## Exercise goal
Transcribe the passage of the article on Jean Case and impact investing between "The Case Foundation recently" and "in this area.", inclusive.

## Source text
BEGIN
LOS ANGELES ( TheStreet) -- Jean Case is upbeat about the future of impact investment.
In an interview with TheStreet.com at the Milken Global Conference in Los Angeles, the co-founder and CEO of the Case Foundation said "it's exciting times" for impact investing.
"There's an unbelievable acceleration and momentum in the sector," Case said.
Case launched the 18-year-old philanthropic organization with her husband Steve Case, founder of the once pioneering Internet company AOL, which later merged with Time Warner (TWX). The Case Foundation aims to support socially and environmentally minded organizations and programs worldwide.
The power couple has been at the forefront of not only investing their own organization's money in worthy causes, but also in encouraging other major investors to do the same.
The annual Milken Conference brings together business and thought leaders to discuss a wide range of issues. The event is among the high points of the year at the Milken Institute, a think tank created by former investment banker Michael Milken.
The Case Foundation recently made a $2 billion pledge to impact investment initiatives. But Case was also buoyed by a commitment from major financial services groups, such as Black Rock and Bain Capital to also become active in this area.
"We've seen big finance moving into the space," Case said. "It's been a big year in getting some traction.
Case said that this is largely because there is an increased understanding of impact investment -- how to become involved and the potential benefits. She said that such insight will grow as awareness increases in the investment community.
END
Records from a dataset:
BEGIN
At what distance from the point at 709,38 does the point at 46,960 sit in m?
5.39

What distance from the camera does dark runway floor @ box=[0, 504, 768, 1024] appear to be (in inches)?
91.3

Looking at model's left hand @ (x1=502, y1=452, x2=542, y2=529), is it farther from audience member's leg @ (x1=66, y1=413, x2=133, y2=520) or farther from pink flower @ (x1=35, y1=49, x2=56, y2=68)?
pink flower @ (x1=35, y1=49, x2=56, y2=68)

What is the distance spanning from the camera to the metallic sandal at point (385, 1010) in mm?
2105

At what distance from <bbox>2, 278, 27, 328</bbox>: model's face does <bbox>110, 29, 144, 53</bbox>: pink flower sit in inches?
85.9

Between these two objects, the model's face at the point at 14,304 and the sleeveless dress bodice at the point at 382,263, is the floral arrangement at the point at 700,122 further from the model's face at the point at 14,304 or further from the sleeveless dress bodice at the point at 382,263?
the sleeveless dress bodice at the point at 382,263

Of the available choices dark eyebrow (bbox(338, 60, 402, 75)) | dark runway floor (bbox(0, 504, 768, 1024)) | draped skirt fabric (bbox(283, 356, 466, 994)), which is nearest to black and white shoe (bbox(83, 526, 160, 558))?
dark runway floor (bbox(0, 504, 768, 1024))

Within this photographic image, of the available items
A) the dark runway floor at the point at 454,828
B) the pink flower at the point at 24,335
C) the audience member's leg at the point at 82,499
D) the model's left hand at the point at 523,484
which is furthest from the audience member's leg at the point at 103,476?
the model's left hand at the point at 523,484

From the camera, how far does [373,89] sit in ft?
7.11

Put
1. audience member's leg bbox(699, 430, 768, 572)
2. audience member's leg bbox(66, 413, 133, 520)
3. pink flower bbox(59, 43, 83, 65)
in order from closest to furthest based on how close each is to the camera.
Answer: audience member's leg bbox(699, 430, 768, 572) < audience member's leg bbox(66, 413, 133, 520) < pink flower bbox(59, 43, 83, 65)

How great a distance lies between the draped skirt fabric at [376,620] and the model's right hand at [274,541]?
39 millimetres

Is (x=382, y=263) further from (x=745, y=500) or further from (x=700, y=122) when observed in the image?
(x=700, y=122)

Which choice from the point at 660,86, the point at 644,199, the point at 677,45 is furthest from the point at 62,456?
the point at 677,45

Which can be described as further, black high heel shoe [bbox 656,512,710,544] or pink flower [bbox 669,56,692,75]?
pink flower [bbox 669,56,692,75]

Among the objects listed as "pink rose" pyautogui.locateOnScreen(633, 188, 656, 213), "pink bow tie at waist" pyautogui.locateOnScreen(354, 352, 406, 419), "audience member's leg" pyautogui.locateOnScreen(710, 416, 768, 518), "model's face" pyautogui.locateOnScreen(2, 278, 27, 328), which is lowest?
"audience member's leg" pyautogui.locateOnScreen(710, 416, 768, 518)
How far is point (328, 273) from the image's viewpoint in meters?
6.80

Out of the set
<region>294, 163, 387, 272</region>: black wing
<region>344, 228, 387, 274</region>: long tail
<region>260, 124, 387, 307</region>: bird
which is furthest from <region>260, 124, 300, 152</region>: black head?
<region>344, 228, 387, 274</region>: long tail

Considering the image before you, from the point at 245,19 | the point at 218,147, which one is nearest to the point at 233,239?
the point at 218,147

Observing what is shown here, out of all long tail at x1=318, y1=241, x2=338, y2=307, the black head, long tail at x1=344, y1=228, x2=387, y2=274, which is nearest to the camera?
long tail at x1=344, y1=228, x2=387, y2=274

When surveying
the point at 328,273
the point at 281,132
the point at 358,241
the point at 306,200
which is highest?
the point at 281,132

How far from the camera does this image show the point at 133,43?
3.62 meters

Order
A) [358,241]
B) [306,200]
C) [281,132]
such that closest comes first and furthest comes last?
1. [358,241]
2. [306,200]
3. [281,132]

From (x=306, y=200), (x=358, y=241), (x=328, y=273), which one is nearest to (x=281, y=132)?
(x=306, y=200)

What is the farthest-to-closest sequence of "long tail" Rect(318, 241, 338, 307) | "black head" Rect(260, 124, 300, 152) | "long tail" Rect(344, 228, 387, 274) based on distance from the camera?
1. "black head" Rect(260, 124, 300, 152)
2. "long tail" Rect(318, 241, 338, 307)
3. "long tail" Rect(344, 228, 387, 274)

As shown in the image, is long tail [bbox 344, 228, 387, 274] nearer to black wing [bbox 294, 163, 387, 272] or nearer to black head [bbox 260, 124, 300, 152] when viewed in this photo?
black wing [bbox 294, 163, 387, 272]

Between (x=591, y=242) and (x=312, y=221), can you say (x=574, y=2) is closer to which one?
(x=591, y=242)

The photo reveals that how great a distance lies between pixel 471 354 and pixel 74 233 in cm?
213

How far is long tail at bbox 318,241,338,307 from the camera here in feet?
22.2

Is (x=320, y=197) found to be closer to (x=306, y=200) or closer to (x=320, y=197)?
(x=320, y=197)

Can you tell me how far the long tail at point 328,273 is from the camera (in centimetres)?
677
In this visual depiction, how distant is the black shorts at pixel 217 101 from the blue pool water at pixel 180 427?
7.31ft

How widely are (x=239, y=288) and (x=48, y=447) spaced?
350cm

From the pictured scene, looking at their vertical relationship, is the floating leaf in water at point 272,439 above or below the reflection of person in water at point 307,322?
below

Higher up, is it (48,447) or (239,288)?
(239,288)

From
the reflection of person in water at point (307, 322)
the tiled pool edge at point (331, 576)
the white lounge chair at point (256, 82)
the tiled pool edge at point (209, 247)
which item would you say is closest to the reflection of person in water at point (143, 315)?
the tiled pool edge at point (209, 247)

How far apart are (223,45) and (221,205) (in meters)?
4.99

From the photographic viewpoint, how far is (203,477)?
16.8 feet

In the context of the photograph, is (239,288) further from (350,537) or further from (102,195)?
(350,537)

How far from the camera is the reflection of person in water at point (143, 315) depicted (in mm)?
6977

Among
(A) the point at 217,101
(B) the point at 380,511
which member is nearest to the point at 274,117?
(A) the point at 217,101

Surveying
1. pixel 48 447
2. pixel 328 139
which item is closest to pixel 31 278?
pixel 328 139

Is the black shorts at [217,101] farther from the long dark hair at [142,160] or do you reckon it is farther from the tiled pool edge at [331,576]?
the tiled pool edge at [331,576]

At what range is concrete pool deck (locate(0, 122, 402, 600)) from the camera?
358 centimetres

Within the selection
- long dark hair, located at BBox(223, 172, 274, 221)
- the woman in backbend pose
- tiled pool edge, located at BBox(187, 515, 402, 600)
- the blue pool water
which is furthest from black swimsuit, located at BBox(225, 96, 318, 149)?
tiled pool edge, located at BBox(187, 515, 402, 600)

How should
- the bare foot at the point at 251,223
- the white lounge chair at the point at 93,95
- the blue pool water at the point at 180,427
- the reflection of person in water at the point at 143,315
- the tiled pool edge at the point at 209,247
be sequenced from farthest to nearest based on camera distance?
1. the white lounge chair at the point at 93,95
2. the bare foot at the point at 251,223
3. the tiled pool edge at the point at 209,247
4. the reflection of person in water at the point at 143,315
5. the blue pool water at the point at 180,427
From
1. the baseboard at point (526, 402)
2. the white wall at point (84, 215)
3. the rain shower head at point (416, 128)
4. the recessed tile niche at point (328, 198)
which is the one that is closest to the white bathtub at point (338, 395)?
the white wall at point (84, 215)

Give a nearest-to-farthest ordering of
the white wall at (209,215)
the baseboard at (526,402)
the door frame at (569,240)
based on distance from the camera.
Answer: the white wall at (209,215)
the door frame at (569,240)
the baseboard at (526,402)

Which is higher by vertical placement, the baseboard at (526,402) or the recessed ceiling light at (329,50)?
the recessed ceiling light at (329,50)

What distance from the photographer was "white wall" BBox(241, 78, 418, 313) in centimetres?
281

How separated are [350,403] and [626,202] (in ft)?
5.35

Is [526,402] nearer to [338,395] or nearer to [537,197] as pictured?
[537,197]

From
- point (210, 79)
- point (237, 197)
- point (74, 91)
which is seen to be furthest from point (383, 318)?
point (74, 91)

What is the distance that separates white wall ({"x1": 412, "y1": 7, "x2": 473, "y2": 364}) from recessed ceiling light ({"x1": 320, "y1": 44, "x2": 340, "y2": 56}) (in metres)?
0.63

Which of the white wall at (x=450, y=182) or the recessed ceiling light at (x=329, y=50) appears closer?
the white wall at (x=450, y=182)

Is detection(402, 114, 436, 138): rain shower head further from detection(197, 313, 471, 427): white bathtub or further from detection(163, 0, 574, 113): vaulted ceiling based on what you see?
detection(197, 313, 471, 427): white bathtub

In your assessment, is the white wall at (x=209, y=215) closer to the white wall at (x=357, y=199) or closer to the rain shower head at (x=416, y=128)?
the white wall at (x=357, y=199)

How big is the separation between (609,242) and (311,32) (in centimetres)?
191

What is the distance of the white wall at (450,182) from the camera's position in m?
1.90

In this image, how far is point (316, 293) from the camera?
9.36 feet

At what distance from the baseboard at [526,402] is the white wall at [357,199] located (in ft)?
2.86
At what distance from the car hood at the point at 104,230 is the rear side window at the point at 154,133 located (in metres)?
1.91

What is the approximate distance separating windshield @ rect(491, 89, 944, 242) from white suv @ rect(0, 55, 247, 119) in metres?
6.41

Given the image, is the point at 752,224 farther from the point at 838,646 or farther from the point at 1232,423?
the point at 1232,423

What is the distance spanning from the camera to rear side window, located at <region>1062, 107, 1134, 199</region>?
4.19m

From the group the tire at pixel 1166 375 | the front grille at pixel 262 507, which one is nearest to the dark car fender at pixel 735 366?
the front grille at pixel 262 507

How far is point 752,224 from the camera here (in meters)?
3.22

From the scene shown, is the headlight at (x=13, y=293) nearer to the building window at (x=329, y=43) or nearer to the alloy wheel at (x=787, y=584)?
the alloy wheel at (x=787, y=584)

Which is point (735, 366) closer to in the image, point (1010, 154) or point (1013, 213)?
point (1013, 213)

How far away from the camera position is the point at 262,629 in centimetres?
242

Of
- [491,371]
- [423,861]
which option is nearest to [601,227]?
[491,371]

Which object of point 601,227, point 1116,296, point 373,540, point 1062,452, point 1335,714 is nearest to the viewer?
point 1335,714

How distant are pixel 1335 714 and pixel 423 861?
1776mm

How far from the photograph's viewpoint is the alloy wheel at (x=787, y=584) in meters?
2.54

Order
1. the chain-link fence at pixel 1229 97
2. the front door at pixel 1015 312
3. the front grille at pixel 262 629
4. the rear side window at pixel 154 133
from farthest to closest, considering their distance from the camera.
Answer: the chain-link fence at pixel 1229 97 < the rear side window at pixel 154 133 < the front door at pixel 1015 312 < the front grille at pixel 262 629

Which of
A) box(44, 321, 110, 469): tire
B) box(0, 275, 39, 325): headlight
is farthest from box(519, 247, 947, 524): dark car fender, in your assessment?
END
## The answer
The Case Foundation recently made a $2 billion pledge to impact investment initiatives. But Case was also buoyed by a commitment from major financial services groups, such as Black Rock and Bain Capital to also become active in this area.